Adam and Eve also show up in two recent children’s books. As a critic notes, one illustrator’s “apparent wish to keep Adam and Eve discreetly covered also limits readers’ direct exposure to them.” I suppose this was necessary for a G rating. The other book, casting such caution to the proverbial winds, reveals “Adam’s and Eve’s decorative body paint and one image that exposes Eve’s naked breast.” Once we are in the mood, it doesn’t take long to imagine that Adam and Eve had a weekend marriage seminar with Dr. Phil (as one writer from the Dayton Daily News suggests), that Eve took the cork-tipped cigarette proffered her by the serpent to “make her smarter and look more sophisticated” (this compliments of Art Buchwald), or (via Australia) that “the serpent is a car salesman who also dabbles in domestic appliances such as toasters and hand guns.”

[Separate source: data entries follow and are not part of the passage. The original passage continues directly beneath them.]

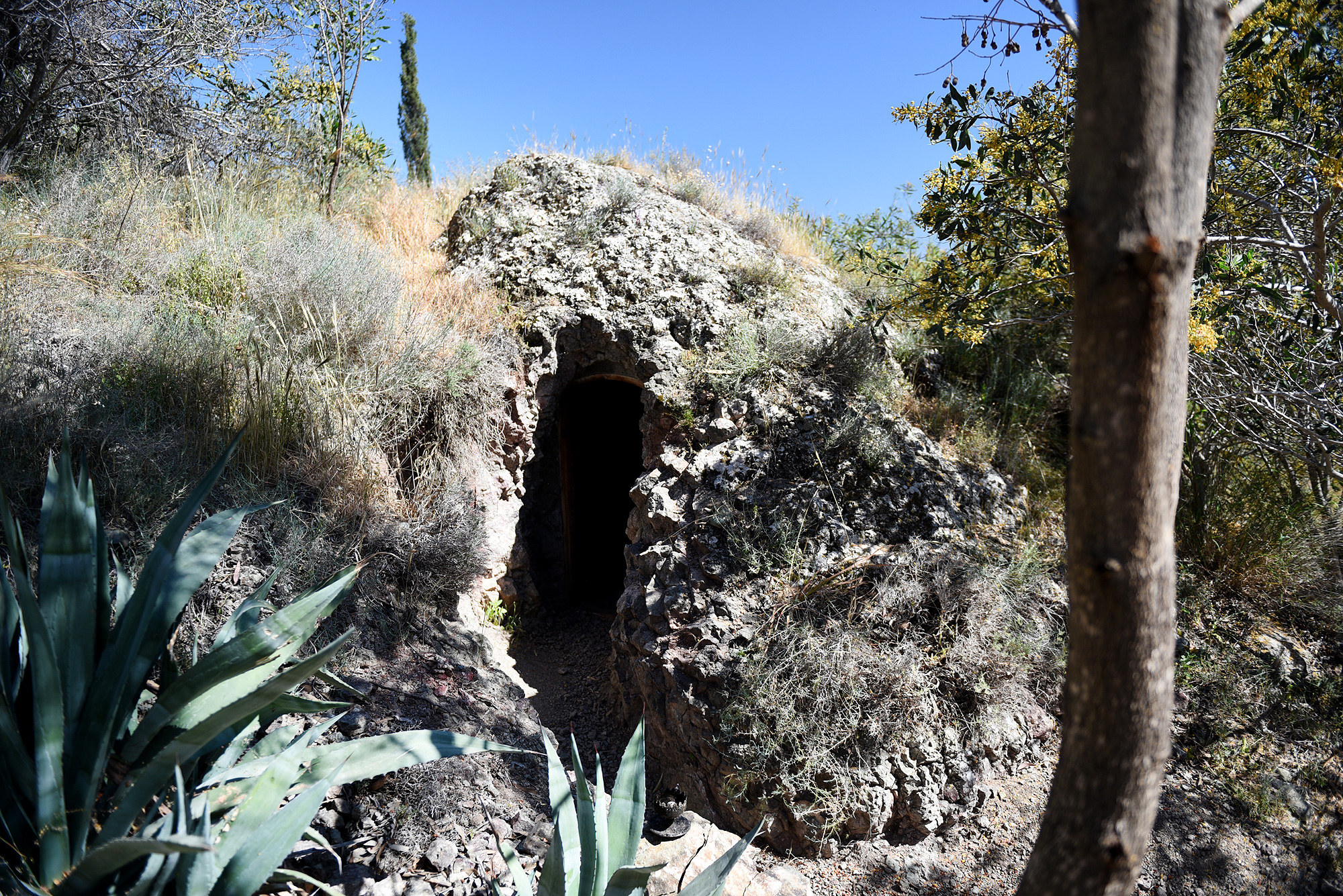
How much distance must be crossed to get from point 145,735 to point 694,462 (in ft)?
11.5

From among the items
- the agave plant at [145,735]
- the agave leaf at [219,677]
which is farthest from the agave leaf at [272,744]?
the agave leaf at [219,677]

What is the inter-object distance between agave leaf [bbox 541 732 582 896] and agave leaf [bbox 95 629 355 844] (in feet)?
2.11

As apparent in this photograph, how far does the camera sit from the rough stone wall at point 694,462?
3.89 metres

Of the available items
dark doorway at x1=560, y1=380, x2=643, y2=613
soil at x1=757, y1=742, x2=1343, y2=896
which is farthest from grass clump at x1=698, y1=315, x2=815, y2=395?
soil at x1=757, y1=742, x2=1343, y2=896

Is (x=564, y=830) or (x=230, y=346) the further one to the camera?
(x=230, y=346)

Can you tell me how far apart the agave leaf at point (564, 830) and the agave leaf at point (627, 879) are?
0.11 m

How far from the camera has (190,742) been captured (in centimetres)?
176

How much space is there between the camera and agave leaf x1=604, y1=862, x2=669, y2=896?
6.08 ft

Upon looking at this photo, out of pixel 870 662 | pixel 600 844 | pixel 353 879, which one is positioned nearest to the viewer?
pixel 600 844

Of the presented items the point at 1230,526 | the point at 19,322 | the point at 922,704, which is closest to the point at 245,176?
the point at 19,322

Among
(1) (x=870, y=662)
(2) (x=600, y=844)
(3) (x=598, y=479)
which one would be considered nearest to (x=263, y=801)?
(2) (x=600, y=844)

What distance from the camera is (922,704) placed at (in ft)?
12.4

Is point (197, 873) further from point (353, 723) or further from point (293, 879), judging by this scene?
point (353, 723)

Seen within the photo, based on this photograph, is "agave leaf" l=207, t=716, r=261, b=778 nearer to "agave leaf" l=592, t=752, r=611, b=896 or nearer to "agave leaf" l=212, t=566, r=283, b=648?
"agave leaf" l=212, t=566, r=283, b=648
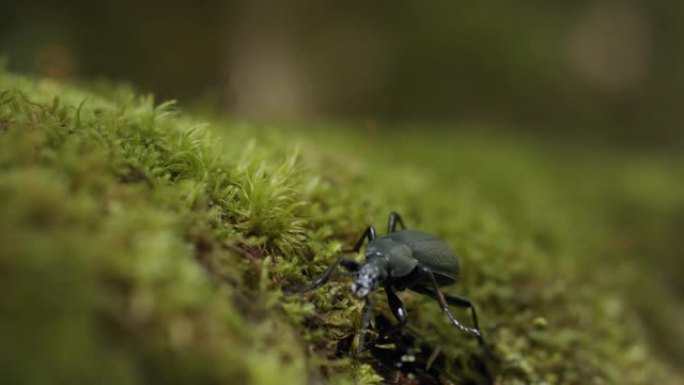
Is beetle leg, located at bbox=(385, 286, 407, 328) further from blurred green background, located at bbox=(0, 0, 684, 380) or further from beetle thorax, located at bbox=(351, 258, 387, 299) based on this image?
blurred green background, located at bbox=(0, 0, 684, 380)

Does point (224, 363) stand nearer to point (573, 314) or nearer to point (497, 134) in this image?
point (573, 314)

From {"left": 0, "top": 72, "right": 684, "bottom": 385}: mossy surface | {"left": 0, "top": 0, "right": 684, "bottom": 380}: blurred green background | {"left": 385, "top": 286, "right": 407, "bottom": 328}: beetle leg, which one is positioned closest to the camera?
{"left": 0, "top": 72, "right": 684, "bottom": 385}: mossy surface

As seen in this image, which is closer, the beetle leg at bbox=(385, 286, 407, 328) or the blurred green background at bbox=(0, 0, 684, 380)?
the beetle leg at bbox=(385, 286, 407, 328)

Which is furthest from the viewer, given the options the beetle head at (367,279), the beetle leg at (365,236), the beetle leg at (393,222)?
the beetle leg at (393,222)

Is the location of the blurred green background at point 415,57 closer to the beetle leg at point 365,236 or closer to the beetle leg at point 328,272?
the beetle leg at point 365,236

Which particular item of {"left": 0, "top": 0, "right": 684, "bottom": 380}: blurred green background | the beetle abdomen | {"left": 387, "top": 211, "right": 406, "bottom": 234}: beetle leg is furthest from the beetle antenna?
{"left": 0, "top": 0, "right": 684, "bottom": 380}: blurred green background

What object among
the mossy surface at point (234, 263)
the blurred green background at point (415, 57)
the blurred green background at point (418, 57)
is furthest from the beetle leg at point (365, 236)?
the blurred green background at point (418, 57)
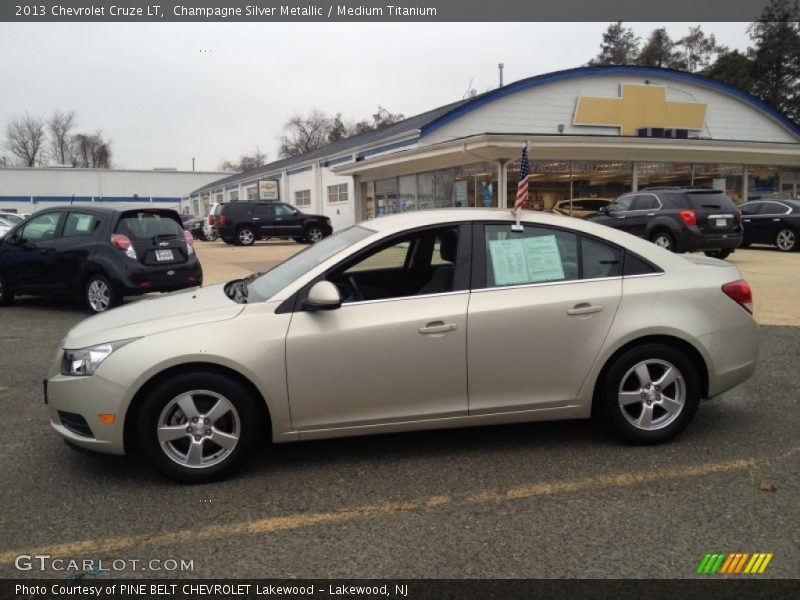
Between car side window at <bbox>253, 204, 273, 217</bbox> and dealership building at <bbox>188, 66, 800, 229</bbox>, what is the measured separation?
400 centimetres

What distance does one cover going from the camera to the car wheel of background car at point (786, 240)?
18312 mm

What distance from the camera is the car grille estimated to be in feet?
12.2

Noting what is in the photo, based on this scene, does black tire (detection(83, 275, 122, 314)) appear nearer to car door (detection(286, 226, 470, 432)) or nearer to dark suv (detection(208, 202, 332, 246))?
car door (detection(286, 226, 470, 432))

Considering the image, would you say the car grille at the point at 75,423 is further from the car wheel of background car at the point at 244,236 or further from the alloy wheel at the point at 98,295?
the car wheel of background car at the point at 244,236

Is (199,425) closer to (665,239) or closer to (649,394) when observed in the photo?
(649,394)

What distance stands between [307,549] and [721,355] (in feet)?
9.49

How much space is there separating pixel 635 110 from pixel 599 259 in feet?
88.2

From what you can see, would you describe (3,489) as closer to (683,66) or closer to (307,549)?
(307,549)

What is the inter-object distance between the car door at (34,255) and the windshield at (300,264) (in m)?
6.43

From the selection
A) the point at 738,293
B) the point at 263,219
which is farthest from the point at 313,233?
the point at 738,293

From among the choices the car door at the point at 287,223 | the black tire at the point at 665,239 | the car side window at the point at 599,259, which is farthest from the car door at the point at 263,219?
the car side window at the point at 599,259

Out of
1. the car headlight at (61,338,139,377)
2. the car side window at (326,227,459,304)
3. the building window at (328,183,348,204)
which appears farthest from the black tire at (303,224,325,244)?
the car headlight at (61,338,139,377)
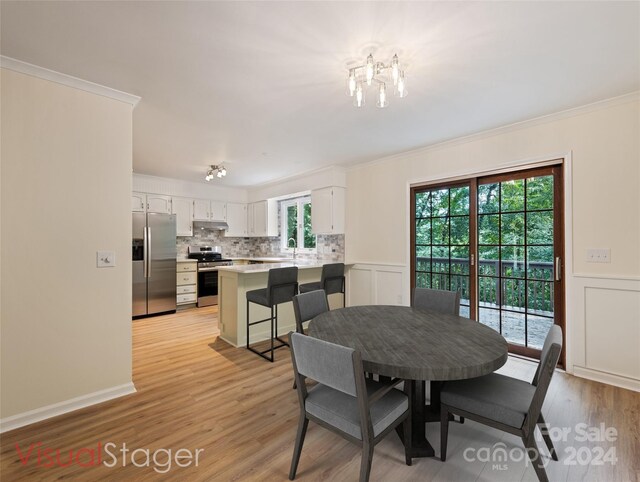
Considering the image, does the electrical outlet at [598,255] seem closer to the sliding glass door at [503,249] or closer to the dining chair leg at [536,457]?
the sliding glass door at [503,249]

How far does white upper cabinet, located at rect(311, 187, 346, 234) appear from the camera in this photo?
15.1 ft

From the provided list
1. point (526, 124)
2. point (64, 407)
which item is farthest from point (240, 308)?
point (526, 124)

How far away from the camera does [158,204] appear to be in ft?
17.7

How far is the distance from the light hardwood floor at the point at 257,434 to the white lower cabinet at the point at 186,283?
102 inches

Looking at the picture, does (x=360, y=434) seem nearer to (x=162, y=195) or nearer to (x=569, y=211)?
(x=569, y=211)

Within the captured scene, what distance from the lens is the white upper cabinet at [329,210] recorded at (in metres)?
4.61

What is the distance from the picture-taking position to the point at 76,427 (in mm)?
1993

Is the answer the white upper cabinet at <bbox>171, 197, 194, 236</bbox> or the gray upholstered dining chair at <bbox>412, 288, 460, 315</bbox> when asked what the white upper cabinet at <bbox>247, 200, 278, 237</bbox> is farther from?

Of course, a perennial question for biblical readers of all sorts is the location of the Garden of Eden, if indeed it did exist. Eight-thousand square miles of Iraqi wetlands and marshes have been “identified by some biblical scholars as the site,” and some monies from the United States and elsewhere may be extended to restore the garden. Still in doubt? Then I suggest you head for the archives of the Chicago Historical Society. Inside Archive Box #1920.1714 is “a piece of the hide of the snake that tempted Eve in the Garden of Eve.” To be more precise, the label, written in French (now that’s a guarantee of authenticity!) avers that “it was killed by Adam the day after its treachery. Adam used a stake, the traces of which can be seen. This skin was a legacy of Adam, and it was preserved by his family in Asia.” It’s signed with “seals of guarantees of doctors and theologians.” When the skin was last displayed, the Historical Society’s label “clearly stated that it was a fraud,” according to the Chicago Sun-Times. I’m not so sure: That snake, as crafty as ever, probably shed his skin on the way to Acapulco or wherever shrewd serpents secretly slither. Okay, maybe I made this part up, but it would make a heck of a musical or reality show!